MATERIAL TO PROCESS section start
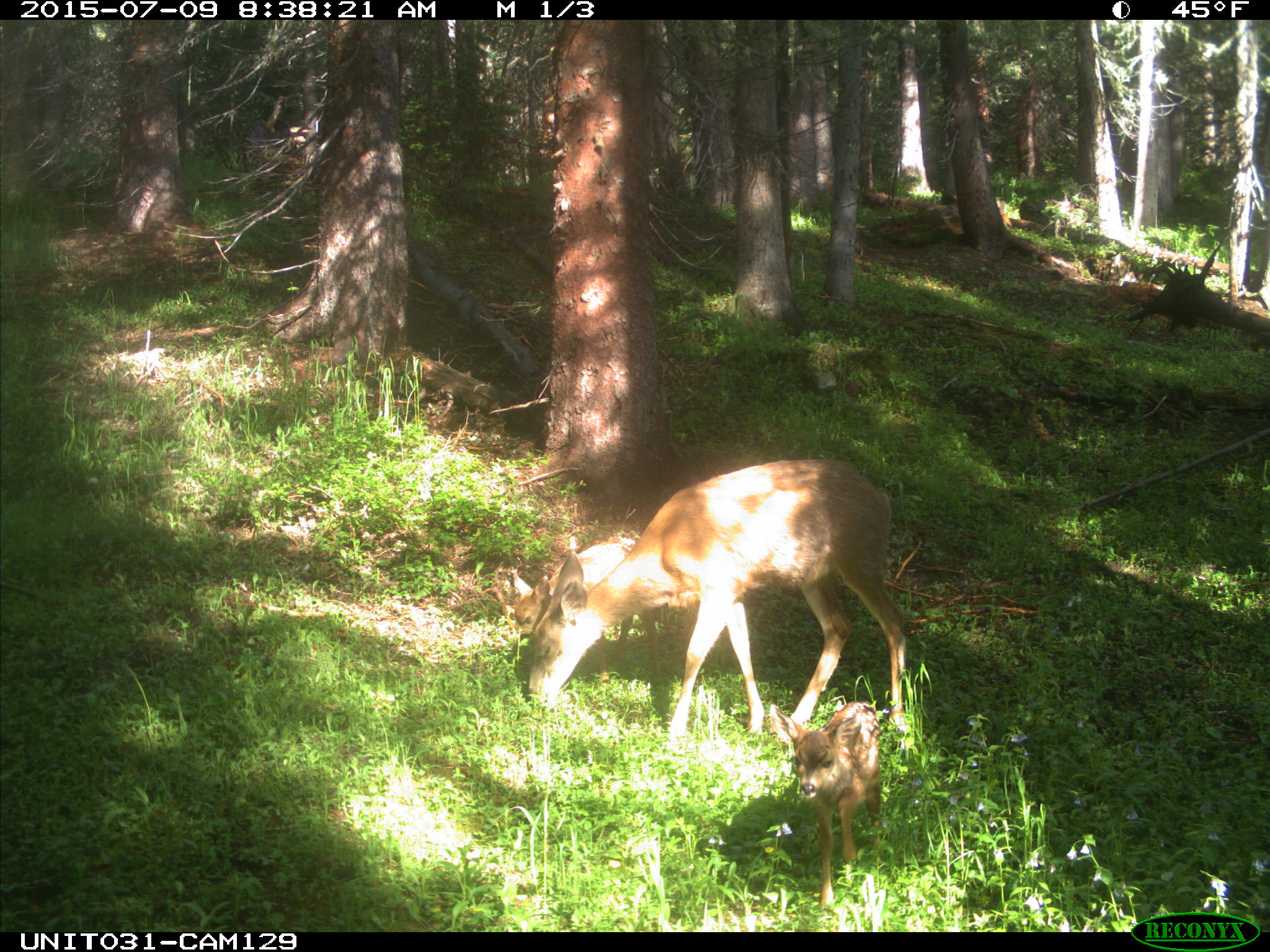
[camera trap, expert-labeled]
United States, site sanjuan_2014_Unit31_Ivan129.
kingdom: Animalia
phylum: Chordata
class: Mammalia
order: Artiodactyla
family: Cervidae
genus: Odocoileus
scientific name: Odocoileus hemionus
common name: mule deer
MATERIAL TO PROCESS section end
**TASK TO COMPLETE**
What you return should match the entries word for word, pictures aside.

**OUTPUT FOR THIS TASK**
[camera trap, expert-labeled]
United States, site sanjuan_2014_Unit31_Ivan129.
kingdom: Animalia
phylum: Chordata
class: Mammalia
order: Artiodactyla
family: Cervidae
genus: Odocoileus
scientific name: Odocoileus hemionus
common name: mule deer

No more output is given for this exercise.